Boston, anos 2000.
Imagine uma menina tímida e estudiosa, vivendo uma adolescência saudável entre a escola, a igreja e a internet.
Ela é fã de Radiohead, Björk e Jimmy Eat World, escreve fanfics; toca oboé e flauta; ama “The OC” e “One Tree Hill”; tem uma queda pelo Mr. Darcy em “Orgulho e Preconceito” e rebloga trechos dos especiais de comédia de John Mulaney no Tumblr depois da aula.

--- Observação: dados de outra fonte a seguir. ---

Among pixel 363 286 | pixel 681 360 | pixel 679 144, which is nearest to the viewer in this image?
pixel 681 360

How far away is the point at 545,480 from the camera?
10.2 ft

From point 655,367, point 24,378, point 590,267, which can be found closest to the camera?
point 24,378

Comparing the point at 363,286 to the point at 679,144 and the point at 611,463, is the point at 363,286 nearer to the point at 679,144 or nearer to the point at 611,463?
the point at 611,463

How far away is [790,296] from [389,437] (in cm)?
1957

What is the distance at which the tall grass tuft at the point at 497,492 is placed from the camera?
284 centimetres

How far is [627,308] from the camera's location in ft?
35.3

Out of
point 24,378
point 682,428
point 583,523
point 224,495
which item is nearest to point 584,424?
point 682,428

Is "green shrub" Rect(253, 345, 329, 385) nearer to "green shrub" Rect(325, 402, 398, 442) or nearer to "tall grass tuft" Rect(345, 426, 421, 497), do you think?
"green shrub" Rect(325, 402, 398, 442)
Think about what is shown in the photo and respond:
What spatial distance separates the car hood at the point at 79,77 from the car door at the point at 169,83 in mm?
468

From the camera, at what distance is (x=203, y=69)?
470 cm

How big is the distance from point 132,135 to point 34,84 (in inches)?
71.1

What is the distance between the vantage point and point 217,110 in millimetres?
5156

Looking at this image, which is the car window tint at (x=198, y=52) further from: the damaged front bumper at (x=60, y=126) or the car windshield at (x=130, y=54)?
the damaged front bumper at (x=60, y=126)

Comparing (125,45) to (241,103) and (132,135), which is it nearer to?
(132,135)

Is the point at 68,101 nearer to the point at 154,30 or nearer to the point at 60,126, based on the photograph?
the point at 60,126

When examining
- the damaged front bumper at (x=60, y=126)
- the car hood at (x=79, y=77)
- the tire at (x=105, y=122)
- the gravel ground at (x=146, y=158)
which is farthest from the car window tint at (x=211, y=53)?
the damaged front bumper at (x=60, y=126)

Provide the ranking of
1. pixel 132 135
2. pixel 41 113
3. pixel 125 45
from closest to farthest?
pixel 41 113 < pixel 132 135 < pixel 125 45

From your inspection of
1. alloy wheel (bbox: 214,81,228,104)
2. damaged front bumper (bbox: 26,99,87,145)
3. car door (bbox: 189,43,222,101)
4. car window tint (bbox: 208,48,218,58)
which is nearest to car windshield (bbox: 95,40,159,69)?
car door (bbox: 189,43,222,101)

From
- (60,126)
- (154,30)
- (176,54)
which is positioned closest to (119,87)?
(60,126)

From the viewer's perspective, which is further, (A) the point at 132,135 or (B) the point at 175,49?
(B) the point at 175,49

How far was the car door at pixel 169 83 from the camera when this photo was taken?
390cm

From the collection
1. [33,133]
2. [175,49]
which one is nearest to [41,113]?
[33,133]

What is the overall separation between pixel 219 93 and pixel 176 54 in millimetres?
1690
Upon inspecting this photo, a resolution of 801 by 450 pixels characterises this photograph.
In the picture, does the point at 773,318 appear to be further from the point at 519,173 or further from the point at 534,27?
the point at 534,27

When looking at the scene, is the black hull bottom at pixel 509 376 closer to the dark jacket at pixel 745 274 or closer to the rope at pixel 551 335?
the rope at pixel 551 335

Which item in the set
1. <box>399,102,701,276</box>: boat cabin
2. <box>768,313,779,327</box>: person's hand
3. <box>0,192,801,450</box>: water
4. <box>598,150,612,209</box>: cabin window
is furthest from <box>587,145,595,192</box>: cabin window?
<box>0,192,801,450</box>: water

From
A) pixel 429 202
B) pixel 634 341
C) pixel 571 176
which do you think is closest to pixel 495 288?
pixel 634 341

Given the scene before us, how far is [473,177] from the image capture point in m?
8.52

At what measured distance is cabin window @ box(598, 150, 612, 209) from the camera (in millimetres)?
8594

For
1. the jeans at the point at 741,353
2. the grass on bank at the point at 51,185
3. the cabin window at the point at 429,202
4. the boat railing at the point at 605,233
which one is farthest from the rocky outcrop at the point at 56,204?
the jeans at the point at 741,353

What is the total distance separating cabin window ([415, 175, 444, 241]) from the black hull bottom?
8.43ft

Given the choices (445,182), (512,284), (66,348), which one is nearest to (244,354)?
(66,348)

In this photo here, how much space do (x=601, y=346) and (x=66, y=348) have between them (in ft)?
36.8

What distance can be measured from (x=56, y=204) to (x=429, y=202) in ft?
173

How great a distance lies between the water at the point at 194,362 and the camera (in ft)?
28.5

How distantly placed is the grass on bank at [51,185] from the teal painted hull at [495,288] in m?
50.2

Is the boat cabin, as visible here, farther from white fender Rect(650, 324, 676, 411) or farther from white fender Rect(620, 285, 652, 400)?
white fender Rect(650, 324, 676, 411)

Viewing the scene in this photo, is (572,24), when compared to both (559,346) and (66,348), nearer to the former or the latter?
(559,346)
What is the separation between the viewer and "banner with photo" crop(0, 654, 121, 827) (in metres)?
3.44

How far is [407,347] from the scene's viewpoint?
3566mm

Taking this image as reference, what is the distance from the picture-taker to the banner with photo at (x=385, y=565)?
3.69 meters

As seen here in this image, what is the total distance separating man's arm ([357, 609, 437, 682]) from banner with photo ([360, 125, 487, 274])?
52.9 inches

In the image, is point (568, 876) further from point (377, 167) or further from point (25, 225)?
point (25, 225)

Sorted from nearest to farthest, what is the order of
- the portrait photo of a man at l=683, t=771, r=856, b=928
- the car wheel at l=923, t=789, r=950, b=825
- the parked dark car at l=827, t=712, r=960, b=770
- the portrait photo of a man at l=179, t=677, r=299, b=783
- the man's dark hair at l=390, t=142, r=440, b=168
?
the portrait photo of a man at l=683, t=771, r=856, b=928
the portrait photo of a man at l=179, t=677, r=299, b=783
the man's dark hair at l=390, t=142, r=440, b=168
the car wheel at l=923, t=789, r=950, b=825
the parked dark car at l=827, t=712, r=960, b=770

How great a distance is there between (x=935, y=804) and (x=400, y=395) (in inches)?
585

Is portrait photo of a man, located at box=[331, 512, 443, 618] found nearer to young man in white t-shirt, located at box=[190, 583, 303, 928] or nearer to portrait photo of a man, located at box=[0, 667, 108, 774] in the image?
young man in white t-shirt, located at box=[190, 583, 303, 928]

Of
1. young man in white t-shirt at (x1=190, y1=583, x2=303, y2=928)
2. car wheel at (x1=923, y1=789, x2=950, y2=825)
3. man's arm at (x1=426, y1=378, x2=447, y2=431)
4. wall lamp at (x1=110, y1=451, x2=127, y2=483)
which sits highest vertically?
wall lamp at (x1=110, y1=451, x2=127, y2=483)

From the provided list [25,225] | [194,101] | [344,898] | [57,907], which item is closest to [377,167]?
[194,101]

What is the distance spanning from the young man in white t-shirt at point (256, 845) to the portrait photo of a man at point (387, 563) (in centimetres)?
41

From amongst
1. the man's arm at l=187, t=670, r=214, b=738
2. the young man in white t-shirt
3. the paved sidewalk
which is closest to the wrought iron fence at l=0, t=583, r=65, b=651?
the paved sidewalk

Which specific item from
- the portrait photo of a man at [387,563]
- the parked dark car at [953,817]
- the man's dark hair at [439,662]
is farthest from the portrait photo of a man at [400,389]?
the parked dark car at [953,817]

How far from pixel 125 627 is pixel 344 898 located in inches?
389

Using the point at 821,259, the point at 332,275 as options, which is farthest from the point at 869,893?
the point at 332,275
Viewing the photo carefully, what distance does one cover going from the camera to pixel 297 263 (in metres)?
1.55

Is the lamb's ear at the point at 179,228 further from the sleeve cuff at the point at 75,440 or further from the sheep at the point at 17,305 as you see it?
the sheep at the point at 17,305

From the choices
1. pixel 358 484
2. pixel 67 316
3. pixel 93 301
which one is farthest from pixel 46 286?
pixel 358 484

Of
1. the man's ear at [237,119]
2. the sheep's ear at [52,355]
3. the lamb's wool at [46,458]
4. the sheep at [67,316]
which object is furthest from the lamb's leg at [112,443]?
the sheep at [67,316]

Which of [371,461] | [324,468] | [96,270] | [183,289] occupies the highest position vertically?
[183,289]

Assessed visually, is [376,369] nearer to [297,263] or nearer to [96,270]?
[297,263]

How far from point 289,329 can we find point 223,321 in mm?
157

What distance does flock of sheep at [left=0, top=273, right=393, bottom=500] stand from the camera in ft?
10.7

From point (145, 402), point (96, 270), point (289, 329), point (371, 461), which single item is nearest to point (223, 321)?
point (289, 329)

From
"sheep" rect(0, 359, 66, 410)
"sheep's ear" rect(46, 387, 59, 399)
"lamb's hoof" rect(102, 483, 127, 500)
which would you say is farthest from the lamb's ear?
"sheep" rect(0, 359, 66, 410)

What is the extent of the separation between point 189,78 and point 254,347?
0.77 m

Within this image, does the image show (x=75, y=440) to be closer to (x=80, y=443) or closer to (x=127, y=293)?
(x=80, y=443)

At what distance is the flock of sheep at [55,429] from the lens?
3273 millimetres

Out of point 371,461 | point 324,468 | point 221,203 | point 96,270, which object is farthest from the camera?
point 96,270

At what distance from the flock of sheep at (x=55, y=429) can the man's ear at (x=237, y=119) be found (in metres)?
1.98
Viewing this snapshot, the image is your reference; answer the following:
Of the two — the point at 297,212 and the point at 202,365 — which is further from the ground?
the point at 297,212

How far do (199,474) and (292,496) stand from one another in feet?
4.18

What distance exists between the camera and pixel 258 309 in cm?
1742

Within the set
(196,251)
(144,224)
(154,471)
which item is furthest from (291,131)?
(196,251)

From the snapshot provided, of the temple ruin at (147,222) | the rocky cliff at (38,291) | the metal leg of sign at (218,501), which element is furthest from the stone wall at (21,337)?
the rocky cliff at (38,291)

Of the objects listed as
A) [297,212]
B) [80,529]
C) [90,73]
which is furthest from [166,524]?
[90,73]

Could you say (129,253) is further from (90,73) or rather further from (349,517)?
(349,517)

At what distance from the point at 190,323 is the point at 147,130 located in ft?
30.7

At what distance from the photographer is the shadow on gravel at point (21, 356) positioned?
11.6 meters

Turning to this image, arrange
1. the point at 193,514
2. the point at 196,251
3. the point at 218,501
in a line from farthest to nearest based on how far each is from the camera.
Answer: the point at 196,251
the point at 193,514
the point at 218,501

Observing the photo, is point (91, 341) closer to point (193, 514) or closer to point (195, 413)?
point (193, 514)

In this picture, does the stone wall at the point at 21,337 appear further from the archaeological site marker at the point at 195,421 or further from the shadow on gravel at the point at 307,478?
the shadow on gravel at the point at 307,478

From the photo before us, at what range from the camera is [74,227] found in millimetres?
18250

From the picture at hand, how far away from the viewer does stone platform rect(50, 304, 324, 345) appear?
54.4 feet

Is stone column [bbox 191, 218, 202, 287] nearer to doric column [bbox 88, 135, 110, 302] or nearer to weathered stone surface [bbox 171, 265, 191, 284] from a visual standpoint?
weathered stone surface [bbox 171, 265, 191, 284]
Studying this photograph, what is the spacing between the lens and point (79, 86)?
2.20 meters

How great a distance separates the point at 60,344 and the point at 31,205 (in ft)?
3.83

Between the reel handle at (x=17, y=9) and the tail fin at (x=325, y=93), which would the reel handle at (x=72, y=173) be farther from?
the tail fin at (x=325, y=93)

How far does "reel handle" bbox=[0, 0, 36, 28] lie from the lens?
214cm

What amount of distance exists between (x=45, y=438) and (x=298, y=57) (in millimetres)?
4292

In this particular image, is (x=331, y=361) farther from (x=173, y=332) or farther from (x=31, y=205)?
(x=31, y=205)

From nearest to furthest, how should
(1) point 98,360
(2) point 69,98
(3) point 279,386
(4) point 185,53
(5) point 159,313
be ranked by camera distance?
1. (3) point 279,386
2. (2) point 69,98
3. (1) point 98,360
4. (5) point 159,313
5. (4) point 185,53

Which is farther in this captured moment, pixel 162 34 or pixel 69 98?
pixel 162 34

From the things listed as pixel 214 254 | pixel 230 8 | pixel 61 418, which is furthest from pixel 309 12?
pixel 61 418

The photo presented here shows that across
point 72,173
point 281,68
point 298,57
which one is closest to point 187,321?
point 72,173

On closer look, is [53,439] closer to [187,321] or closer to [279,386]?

Os filmes que vê com o pai cinéfilo guiaram o caminho da sua vida. Dá-lhe Scorsese, Paul Thomas Anderson, Almodóvar, Cassavetes e Gena Rowlands, “Wayne’s World”, “Um Lugar Chamado Notting Hill”, Audrey Hepburn e Cary Grant. Não dá outra: faculdade de Cinema.
Você imaginou uma menina branca, certo?
Bom, essa foi a adolescência de Ayo Edebiri, comediante e atriz vencedora do Emmy. Você deve conhecer Ayo por seu papel como Sydney Adamu na série “O Urso”, por dublar a Inveja em “Divertida Mente 2”, ou ainda, por seu estilo e senso de humor impecáveis. Enfim, é a princesa do povo.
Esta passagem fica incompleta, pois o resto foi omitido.